YOUR INSTRUCTIONS »
Copy word for word, please, the lines of the entries below running from the one containing "family: Sciuridae" to the one containing "A: Sequence-level.", both ends included.

RECORDS FOR THE TASK »

──────

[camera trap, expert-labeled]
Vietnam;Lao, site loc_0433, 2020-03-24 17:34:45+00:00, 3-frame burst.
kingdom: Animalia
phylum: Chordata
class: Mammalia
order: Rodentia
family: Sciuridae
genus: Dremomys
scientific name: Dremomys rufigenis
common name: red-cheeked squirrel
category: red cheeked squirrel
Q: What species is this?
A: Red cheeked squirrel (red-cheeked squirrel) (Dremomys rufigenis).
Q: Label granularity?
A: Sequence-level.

──────

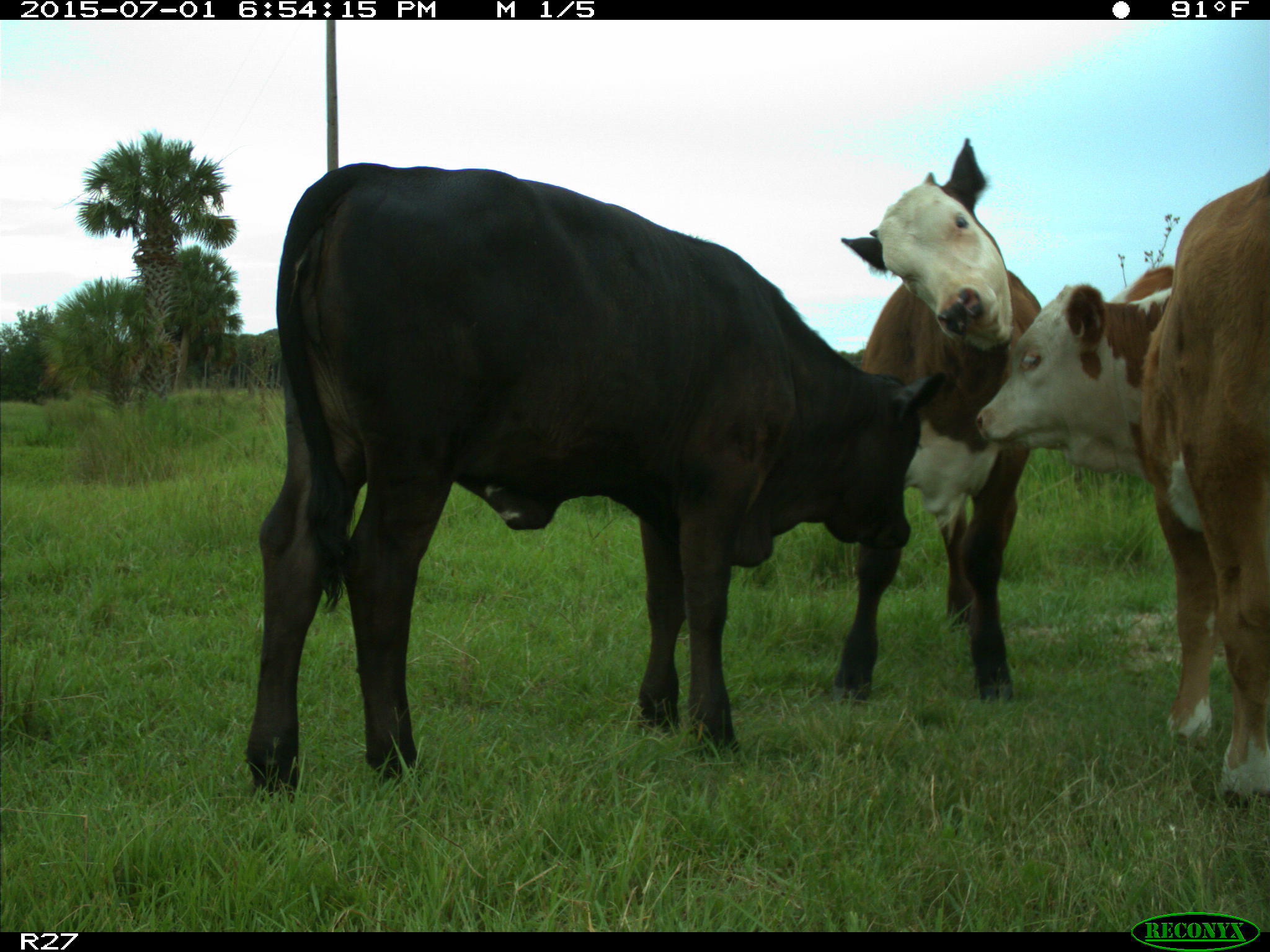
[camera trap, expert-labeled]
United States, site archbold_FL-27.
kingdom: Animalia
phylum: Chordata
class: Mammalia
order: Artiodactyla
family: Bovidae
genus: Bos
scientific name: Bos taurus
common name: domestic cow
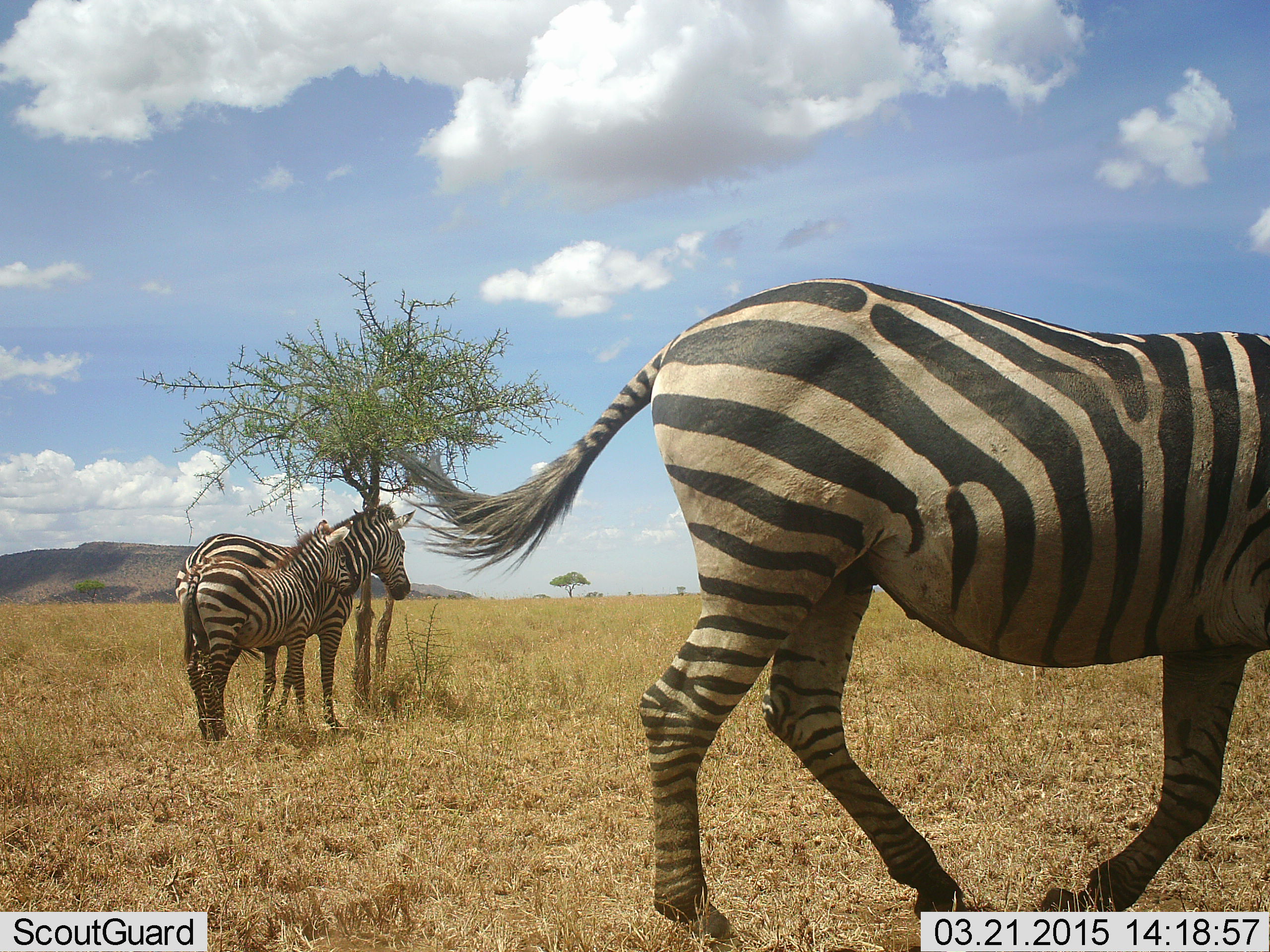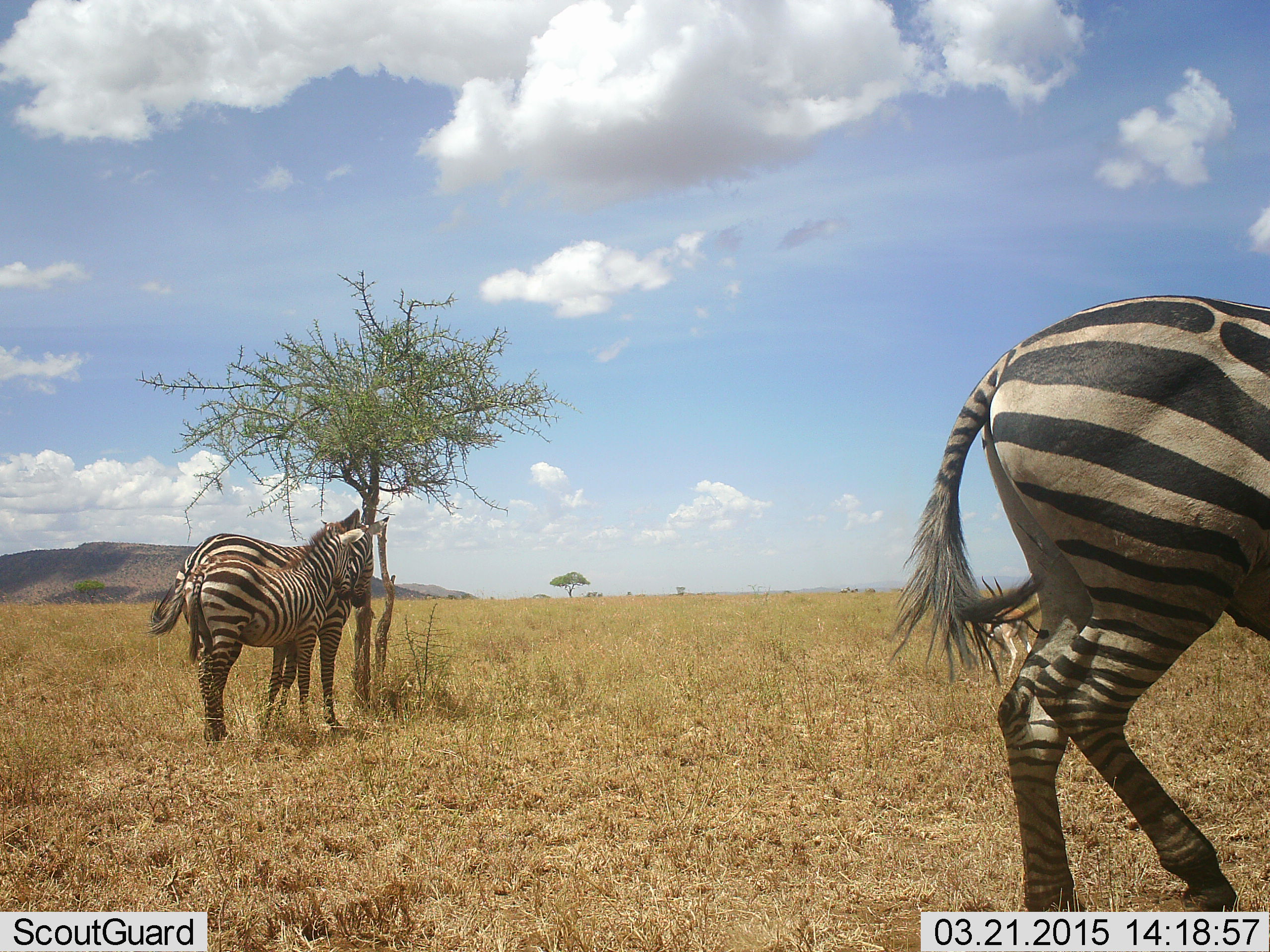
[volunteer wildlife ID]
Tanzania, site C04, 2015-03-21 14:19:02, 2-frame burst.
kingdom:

──────

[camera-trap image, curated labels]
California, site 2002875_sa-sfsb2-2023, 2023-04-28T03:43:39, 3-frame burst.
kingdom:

──────

TASK ANSWER »
family: Sciuridae
genus: Dremomys
scientific name: Dremomys rufigenis
common name: red-cheeked squirrel
category: red cheeked squirrel
Q: What species is this?
A: Red cheeked squirrel (red-cheeked squirrel) (Dremomys rufigenis).
Q: Label granularity?
A: Sequence-level.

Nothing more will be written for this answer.